**Request**
Copy each of the following entries word for word, line by line, with nothing changed.

═══ Records for the task

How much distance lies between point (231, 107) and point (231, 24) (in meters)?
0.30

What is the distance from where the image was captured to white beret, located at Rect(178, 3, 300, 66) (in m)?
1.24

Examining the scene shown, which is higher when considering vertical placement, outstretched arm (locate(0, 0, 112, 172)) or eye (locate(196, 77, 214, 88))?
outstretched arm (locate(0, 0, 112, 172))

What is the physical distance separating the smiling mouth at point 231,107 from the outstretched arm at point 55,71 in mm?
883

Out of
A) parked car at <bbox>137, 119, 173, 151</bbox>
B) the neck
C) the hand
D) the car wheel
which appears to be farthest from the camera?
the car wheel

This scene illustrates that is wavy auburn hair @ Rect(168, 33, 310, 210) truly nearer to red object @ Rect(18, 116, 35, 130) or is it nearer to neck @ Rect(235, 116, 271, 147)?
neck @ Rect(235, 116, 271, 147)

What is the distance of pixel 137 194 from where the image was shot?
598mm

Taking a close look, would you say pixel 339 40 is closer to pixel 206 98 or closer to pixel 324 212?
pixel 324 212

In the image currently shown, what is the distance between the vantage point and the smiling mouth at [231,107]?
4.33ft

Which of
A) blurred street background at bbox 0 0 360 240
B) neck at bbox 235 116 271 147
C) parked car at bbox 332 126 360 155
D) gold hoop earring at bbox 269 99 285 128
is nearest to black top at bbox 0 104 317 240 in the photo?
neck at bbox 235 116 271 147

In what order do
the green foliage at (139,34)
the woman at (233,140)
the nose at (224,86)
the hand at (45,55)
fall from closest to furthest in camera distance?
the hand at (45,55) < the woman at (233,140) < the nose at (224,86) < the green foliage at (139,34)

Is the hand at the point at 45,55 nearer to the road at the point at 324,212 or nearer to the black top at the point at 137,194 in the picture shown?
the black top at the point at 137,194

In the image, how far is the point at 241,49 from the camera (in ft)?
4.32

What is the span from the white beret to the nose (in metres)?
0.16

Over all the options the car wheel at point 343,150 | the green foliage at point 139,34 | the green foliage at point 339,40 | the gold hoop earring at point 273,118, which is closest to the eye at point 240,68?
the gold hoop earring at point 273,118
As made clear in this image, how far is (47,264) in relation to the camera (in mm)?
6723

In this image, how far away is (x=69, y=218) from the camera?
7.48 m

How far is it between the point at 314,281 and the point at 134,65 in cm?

══════

**Solution to this problem**
How much distance lies between point (231, 107) and point (231, 24) (in meters)?
0.30

What is the distance from where the image was captured to white beret, located at Rect(178, 3, 300, 66) (in m)?
1.24

Examining the scene shown, which is higher when considering vertical placement, outstretched arm (locate(0, 0, 112, 172)) or eye (locate(196, 77, 214, 88))?
outstretched arm (locate(0, 0, 112, 172))

What is the physical distance separating the smiling mouth at point 231,107 from the outstretched arm at point 55,71 in mm?
883

Out of
A) parked car at <bbox>137, 119, 173, 151</bbox>
B) the neck
C) the hand
D) the car wheel
which appears to be farthest from the camera?
the car wheel

This scene illustrates that is wavy auburn hair @ Rect(168, 33, 310, 210) truly nearer to red object @ Rect(18, 116, 35, 130) or is it nearer to neck @ Rect(235, 116, 271, 147)?
neck @ Rect(235, 116, 271, 147)

What is the distance of pixel 137 194 from where the image was shot?
598mm

Taking a close look, would you say pixel 339 40 is closer to pixel 206 98 or closer to pixel 324 212?
pixel 324 212

In the image currently shown, what is the distance between the vantage point and the smiling mouth at [231,107]?
4.33ft

Which of
A) blurred street background at bbox 0 0 360 240
B) neck at bbox 235 116 271 147
C) parked car at bbox 332 126 360 155
D) gold hoop earring at bbox 269 99 285 128
is nearest to black top at bbox 0 104 317 240 in the photo?
neck at bbox 235 116 271 147

In what order do
the green foliage at (139,34)
the woman at (233,140)
the nose at (224,86)
the hand at (45,55)
fall from closest to furthest in camera distance?
the hand at (45,55) < the woman at (233,140) < the nose at (224,86) < the green foliage at (139,34)

Is the hand at the point at 45,55 nearer to the road at the point at 324,212 or nearer to the black top at the point at 137,194 in the picture shown?
the black top at the point at 137,194

In the image, how far is the point at 241,49 from the camera (in ft)?
4.32

What is the span from the white beret to the nose (in metres)?
0.16

Over all the options the car wheel at point 343,150 | the green foliage at point 139,34 | the green foliage at point 339,40 | the gold hoop earring at point 273,118, which is closest to the eye at point 240,68?
the gold hoop earring at point 273,118
As made clear in this image, how far is (47,264) in relation to the camera (in mm)?
6723

In this image, how far away is (x=69, y=218) from the camera?
7.48 m

How far is it between the point at 314,281 and the point at 134,65 in cm?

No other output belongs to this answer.